-------- MATERIAL PROVIDED --------
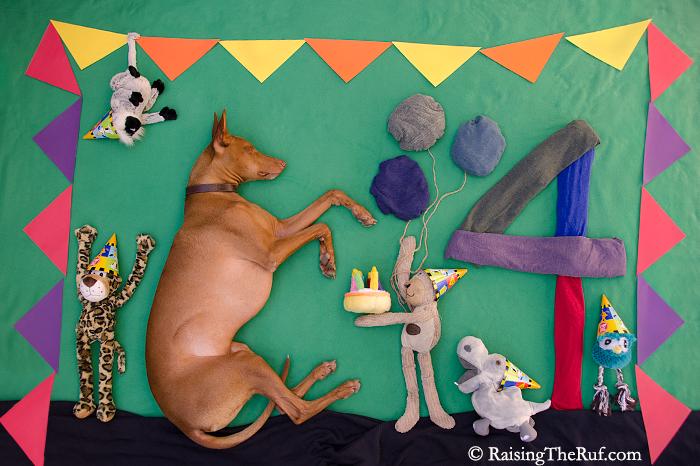 perro jugando al cumpleanos feliz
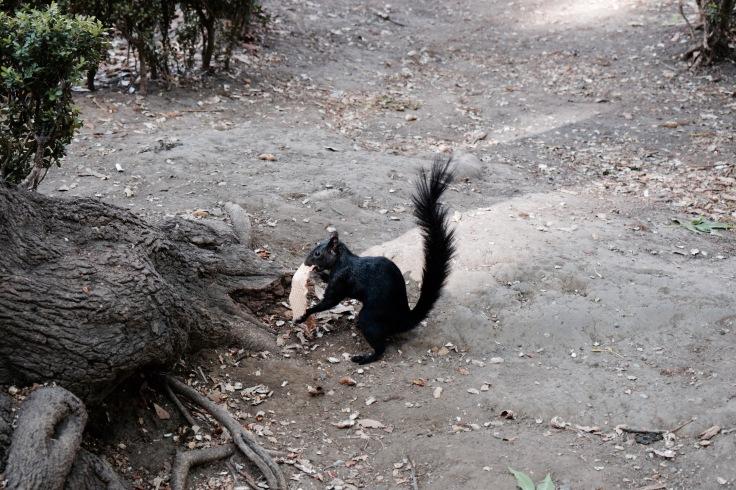 Écureuil - Coyoacan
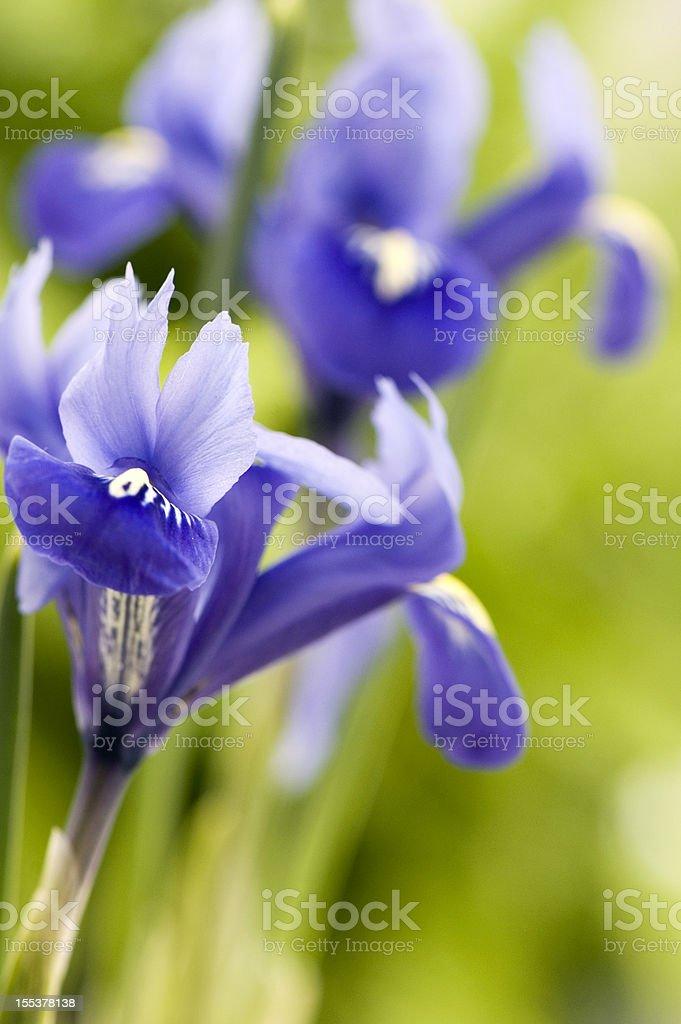 Blue Iris stock photo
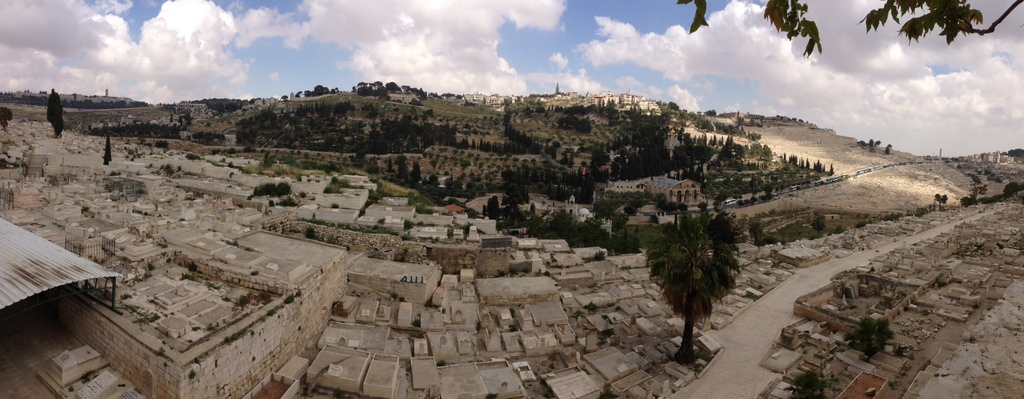 Mt. of Olives - From eastern wall rampart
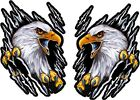 Set of 2 BALD EAGLE BIRD IN HOLE color vinyl bumper decals stickers (568)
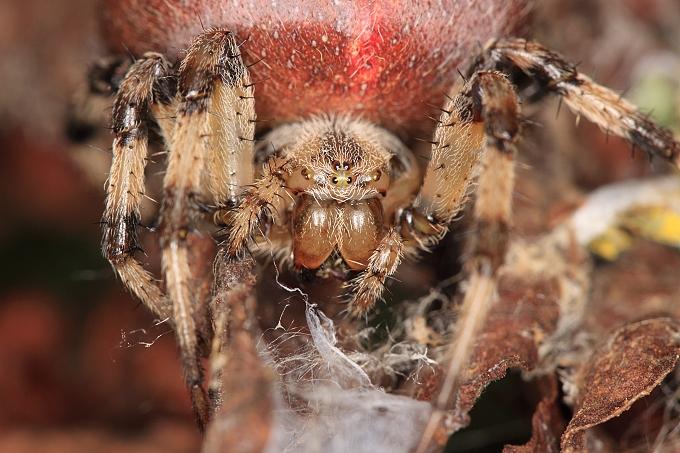 Araneus quadratus (křižák čtyřskvrnný)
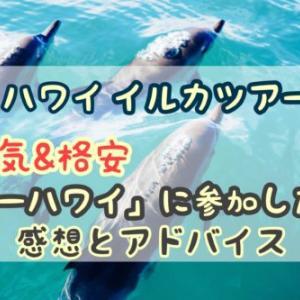 【ハワイイルカツアー】人気で格安の「シーハワイ」の感想レビュー!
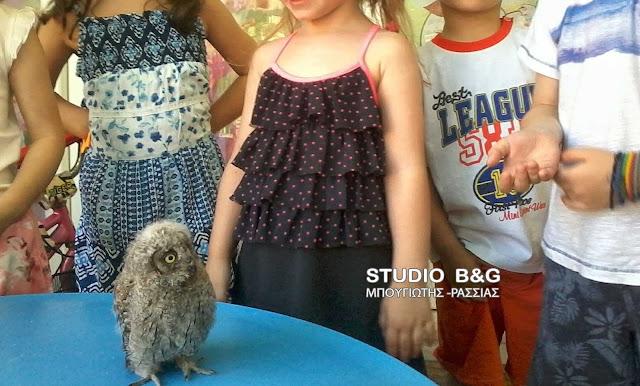 Μικρή κουκουβάγια βρήκε καταφύγιο σε παιδικό σταθμό στο Ναύπλιο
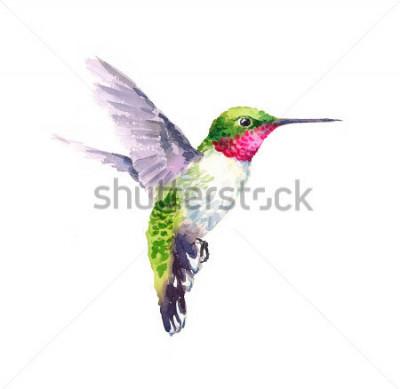 Obraz Akwarela ptak latający na rękę na białym tle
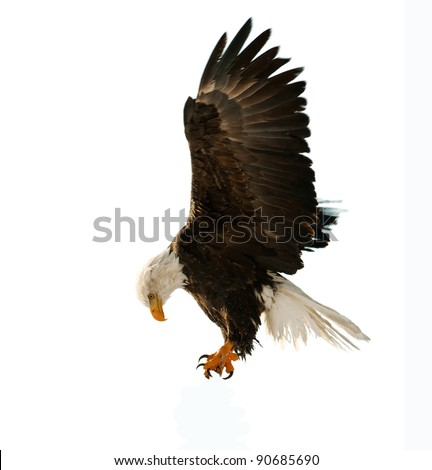 BALD EAGLE ( Haliaeetus leucocephalus )  isolated on the  white. Against a white background - stock photo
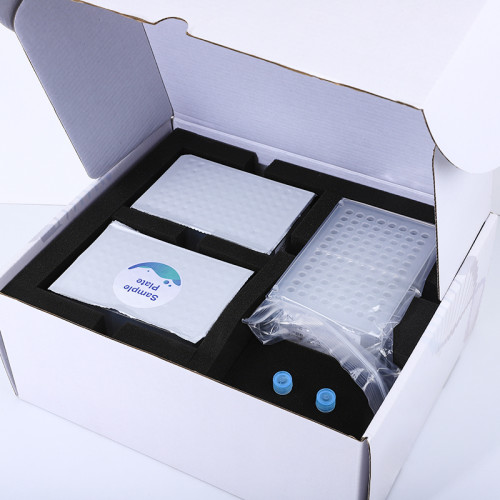 Supplier Magnetic Bead Method Sample PCR Plate Test Nucleic Acid Extraction Kit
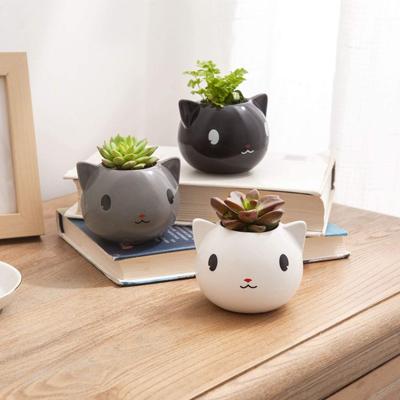 Accent Piece 3D Print Kitty Cat Planter Succulent Planter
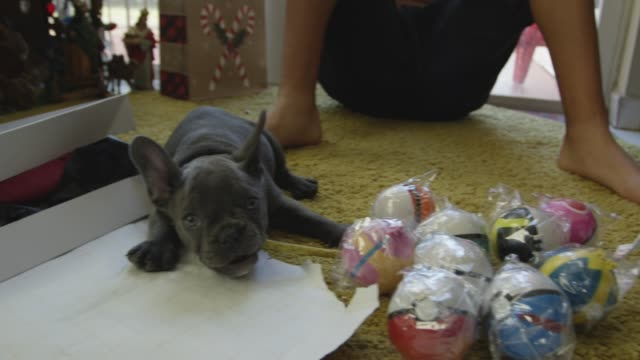 Slow motion of French Bulldog puppy around gifts on Christmas day video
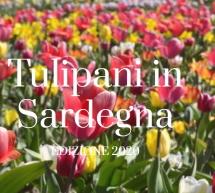 TULIPANI IN SARDEGNA – TURRI – DAL 29 FEBBRAIO 2020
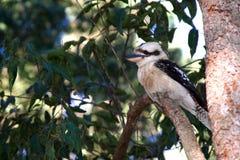 De Australische Kookaburra van de Struik in boom Stock Afbeeldingen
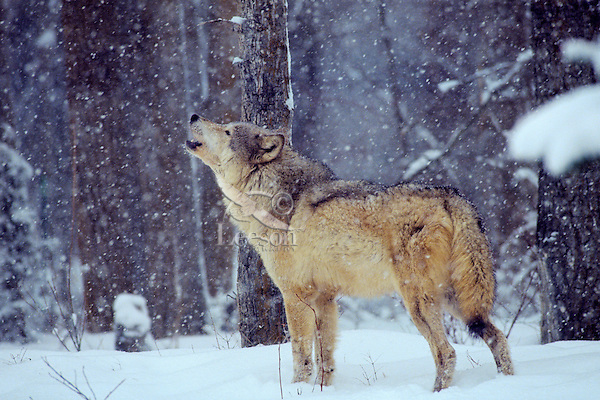 Gray wolf or Timber wolf (Canis lupus) howling.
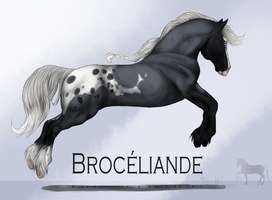 Broceliande by The-White-Cottage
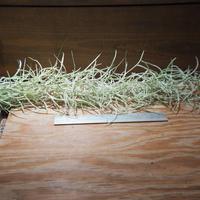 チランジア / ウスネオイデス 太葉 (T.usneoides) *A01/Jun22-01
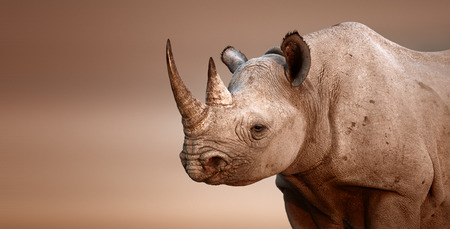 animal in the wild: Black Rhinoceros portrait  Diceros bicornis  - Salt pans of Etosha National Park  Namibia  Stock Photo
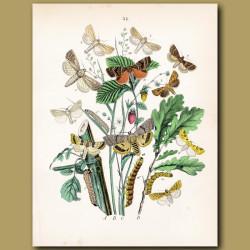Owl Moths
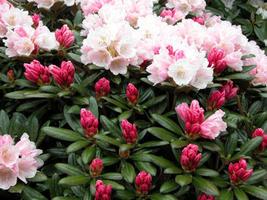 Rododendrony yakushimanum
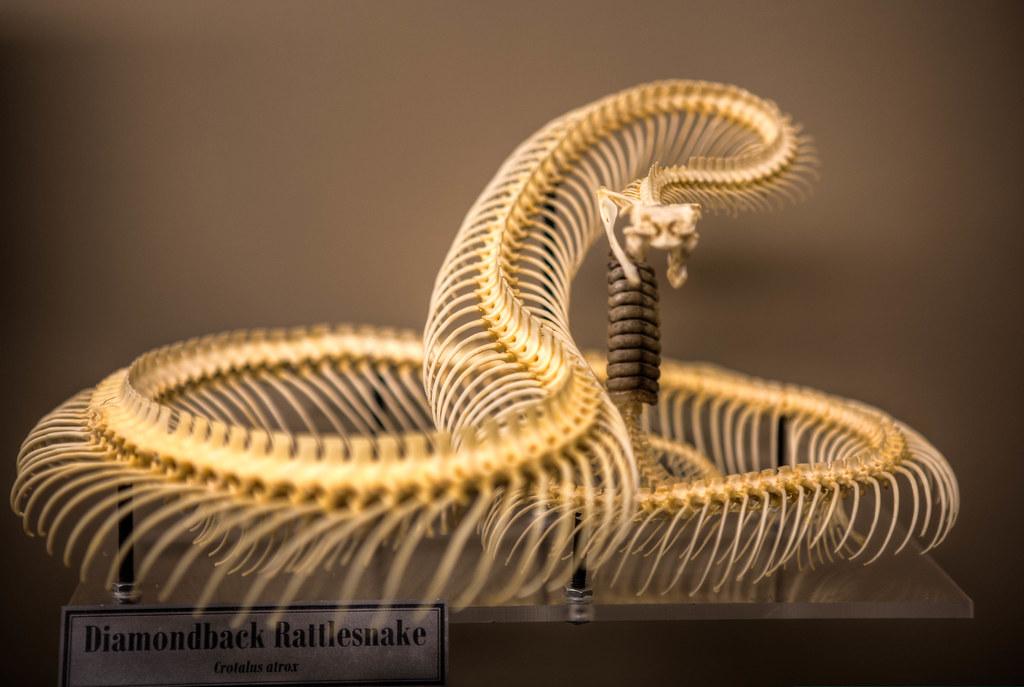 10405-BoneMuseum-20120829-HDR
--------
### [GOAL OF THE EXERCISE]
Once the line holding "animal in the" is found, copy it and each later line exactly through the end of the data, leaving out the pictures.

### [TASK RESULT]
 animal in the wild: Black Rhinoceros portrait  Diceros bicornis  - Salt pans of Etosha National Park  Namibia  Stock Photo
Owl Moths
 Rododendrony yakushimanum
 10405-BoneMuseum-20120829-HDR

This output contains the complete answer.